My aim was to PB the bike course, whilst trying to not overdo it and leave myself struggling on the run. I focused on trying to keep my average speed above 17.3mph as I knew that was what I’d done at the Outlaw Half last year.
This sounds really stupid, but ever since I started cycling I’ve never been able to ride with my hands on the drops. I’ve always panicked about moving my hands away from the hoods because it felt unstable and scary to me- it was out of my comfort zone. I’ve worked on it a lot this year- turns out, it’s not scary at all and you instantly go faster- I’m not sure what I was worried about all that time. I rode all the flat sections of the Lakesman course on the drops and definitely noticed an improvement in my speed.
I was glad to see Glen on an out-and-back section and figured he was about 20 minutes ahead of me, which meant he’d had no further problems with his tyres deflating.
I felt strong on the bike and kept pushing as hard as I could on the flat sections averaging 18mph. Particularly on the A66 back into Keswick, I noticed I was overtaking a lot of people.
Transition 2- 4:01
Coming back into transition, I looked at my bike time and was delighted that I’d PBed by 10 minutes. I just hoped I hadn’t overdone it, as I still had a half-marathon left to run. I racked my bike and went into the tent to grab my run bag.
13.1 mile run- 2:13:16
The Lakesman Half run course is 5 laps of approximately 2.6 miles, which are on a mixture of pavements and trails. You either love or hate lapped run courses, but I actually really liked this format as I could break the half-marathon down into smaller chunks.

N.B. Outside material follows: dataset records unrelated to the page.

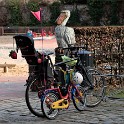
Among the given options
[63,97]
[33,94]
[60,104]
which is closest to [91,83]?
[63,97]

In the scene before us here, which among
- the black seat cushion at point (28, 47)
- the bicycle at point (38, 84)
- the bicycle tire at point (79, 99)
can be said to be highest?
the black seat cushion at point (28, 47)

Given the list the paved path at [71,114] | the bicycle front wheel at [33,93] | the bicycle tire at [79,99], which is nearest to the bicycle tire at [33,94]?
the bicycle front wheel at [33,93]

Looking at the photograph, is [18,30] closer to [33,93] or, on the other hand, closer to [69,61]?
[69,61]

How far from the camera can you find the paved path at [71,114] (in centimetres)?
751

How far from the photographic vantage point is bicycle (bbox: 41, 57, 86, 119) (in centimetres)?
759

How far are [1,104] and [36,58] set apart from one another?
2.21m

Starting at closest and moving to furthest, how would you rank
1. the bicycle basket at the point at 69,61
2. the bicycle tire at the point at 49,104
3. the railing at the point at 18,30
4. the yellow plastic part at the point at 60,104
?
the bicycle tire at the point at 49,104, the yellow plastic part at the point at 60,104, the bicycle basket at the point at 69,61, the railing at the point at 18,30

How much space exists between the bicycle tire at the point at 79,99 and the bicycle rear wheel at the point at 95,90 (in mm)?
250

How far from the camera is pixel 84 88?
8.53m

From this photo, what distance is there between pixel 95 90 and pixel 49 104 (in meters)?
1.98

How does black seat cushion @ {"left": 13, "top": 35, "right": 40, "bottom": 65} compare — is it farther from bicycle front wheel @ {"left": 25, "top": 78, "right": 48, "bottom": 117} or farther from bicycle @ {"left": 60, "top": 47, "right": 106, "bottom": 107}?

My strategy for the half-marathon was to run for 9 minutes then walk for 1 minute. I’ve been doing this in training as it’s been an absolute game changer. The walking breaks let me recover so I’m able to run faster as I don’t get as fatigued as when I try to run continuously. Again, it also helps me to break down the distance into smaller pieces. I have alerts set up on my Garmin to remind me when to start and stop walking.
The support on the course was amazing with so many people cheering as we ran through Keswick. Several people must have recognised me from my blog/social media as I heard “go Paddle Pedal Pace” a few times!
Glen ran past me when he was on his final lap and I was on my second. He looked strong but said he was in agony!
I was surprised by how strong I felt on the run. I’m usually really struggling by this point in a 70.3. I knew I’d be on for a PB as this really motivated me to keep going.
We were given a wristband at the beginning of each lap, it felt great to collect each one especially when I had 5 and knew it was just one lap to go.
The weather had actually turned out a lot better than expected, the sun was out and it started warming up. There were 3 feed stations on the lap, so plenty of opportunities to grab a drink of water, Coke or PowerBar sports drink.
Running onto the red carpet finish chute felt amazing. One of the nice touches about the Lakesman is that they put the finish line ribbon up for each athlete, so everyone feels like a winner! I got my finishing time straight away- 6:10:23- a PB of 27 minutes!
Overall, I absolutely loved the Lakesman. It lived up to my expectations in terms of the course, the organisation and the atmosphere. Despite being a tougher course than the Cotswold 113 and Outlaw Half, I managed to get a big personal best. Now I want to see if I can go sub-6 hours next year!